September 21, 2009 by Thomas Geygan

In Matter of Lamus, 25 I&N Dec. 61 (BIA 2009), the Board held that an IJ may not deny an otherwise properly filed motion to reopen under Matter of Velarde, 23 I&N Dec. 253 (BIA 2002), based solely on the fact that DHS opposed the motion. In Matter of Velarde, the BIA had set forth the factors to consider when adjudicating a motion to reopen to adjust status based on a marriage entered into after the commencement of proceedings but where the visa petition has not been adjudicated. The last factor is whether DHS opposed the motion.
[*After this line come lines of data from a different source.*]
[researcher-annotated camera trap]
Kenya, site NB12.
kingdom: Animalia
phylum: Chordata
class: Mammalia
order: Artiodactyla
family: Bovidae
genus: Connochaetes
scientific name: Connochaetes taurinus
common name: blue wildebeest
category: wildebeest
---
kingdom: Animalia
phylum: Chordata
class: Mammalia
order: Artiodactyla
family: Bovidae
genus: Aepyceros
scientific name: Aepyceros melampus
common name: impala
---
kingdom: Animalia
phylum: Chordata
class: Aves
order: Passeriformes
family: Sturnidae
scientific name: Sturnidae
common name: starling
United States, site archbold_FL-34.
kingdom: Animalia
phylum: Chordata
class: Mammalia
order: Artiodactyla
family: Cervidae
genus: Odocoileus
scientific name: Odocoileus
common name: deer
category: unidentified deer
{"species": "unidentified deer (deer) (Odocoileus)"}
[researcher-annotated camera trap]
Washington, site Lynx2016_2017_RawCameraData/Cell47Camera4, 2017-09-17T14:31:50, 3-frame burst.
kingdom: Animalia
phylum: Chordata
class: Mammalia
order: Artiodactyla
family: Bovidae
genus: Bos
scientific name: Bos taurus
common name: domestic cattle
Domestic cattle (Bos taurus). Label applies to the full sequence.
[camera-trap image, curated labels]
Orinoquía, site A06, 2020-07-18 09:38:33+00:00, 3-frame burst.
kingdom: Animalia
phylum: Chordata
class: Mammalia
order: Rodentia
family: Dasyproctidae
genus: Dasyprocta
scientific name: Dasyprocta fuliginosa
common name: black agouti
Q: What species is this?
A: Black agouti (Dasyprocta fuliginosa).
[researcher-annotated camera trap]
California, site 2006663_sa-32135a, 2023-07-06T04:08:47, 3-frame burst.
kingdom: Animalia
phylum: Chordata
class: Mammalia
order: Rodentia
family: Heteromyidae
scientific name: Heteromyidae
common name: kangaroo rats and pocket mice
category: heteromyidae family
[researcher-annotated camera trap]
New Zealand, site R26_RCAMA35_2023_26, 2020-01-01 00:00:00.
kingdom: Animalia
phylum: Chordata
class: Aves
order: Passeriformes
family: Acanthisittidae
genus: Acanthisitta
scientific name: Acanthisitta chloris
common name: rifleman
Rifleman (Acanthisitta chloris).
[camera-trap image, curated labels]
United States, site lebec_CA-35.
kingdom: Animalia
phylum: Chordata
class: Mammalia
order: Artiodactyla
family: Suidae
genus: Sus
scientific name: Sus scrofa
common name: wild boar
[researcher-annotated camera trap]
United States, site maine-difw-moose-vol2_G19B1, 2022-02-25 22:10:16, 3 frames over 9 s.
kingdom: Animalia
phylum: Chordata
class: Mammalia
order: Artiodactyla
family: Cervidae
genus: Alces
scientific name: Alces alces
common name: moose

The government had argued that DHS’ opposition is dispositive. However, the Board rejected this argument and said that though DHS’s opposition should be considered, it does not preclude an IJ from exercising independent judgment. Prior to Matter of Lamus, three courts had similarly rejected the government’s contention that DHS’ opposition is dispositive. Melnitsenko v. Mukasey, 517 F.3d 42 (2d Cir. 2008); Sarr v. Gonzales, 485 F.3d 354 (6th Cir. 2007); Ahmed v. Mukasey, 548 F.3d 768 (9th Cir. 2008). Two courts, however, the Third and Fifth Circuits, had held that DHS can block a Velarde motion by opposing the motion. Bhiski v. Ashcroft, 373 F.3d 363 (3d Cir. 2004); Ramchandani v. Gonzales, 434 F.3d 337 (5th Cir. 2005). Given these court’s prior treatment of the issue, the Board and IJs can be expected to follow Matter of Lamus even in the Third and Fifth Circuits.